Consignes |
A: D'après l'extrait fourni, dans quelle réunion l'appel trouve-t-il son origine ?
B: Recopiez le passage de l'extrait fourni compris entre « REFLEXIONS – Depuis » et « a-t-elle eu lieu ? », bornes incluses.

Extrait fourni |
La convergence, un travail à temps plein

REFLEXIONS – Depuis le #31Mars, un mot d’ordre a rassemblé des milliers de personnes dans l’espace public : la convergence des luttes. Après plus de deux mois, cette convergence a-t-elle eu lieu ?

Cet élan de manifestations et autres rassemblements résulte d’un appel. Mais il ne dépend que de celui qui prend le micro, et surtout de celui qui tend l’oreille. Cet appel trouve son origine dans la réunion d’un journal et de figures universitaires de la gauche radicale. Et le panel des personnes ayant répondu est bien plus varié qu’on aurait pu le prédire. On a pu y voir ainsi un aventurier de la vie dans la rue, de jeunes étudiants.es en quête de savoir, des retraité.es continuant de travailler sur les liens sociaux, des militants.es engagés.es dans des causes telles que le climat ou le social, des parents et leurs enfants venus s’imprégner de l’atmosphère de la place… Des personnes qui espéraient l’avènement d’une nouvelle ère convergeaient tous les jours sur la place de la République.

Enregistrements extraits |
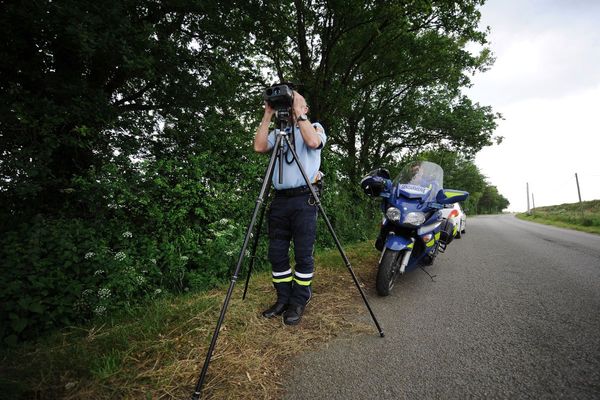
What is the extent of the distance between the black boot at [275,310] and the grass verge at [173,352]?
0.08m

==

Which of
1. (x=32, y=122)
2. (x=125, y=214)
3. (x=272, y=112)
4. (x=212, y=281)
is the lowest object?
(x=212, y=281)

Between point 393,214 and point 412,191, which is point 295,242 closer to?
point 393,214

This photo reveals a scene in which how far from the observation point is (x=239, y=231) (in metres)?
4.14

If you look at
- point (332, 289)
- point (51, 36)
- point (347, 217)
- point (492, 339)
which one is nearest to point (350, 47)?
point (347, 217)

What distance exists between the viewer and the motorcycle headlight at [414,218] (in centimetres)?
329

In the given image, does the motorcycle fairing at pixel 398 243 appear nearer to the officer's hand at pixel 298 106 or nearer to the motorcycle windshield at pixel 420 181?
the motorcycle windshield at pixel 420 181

---

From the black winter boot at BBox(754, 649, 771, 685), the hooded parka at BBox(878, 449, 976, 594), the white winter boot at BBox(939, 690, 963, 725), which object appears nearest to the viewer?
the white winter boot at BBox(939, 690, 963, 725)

Réponses par consigne |
A: Dans la réunion d'un journal et de figures universitaires de la gauche radicale.

B:
REFLEXIONS – Depuis le #31Mars, un mot d’ordre a rassemblé des milliers de personnes dans l’espace public : la convergence des luttes. Après plus de deux mois, cette convergence a-t-elle eu lieu ?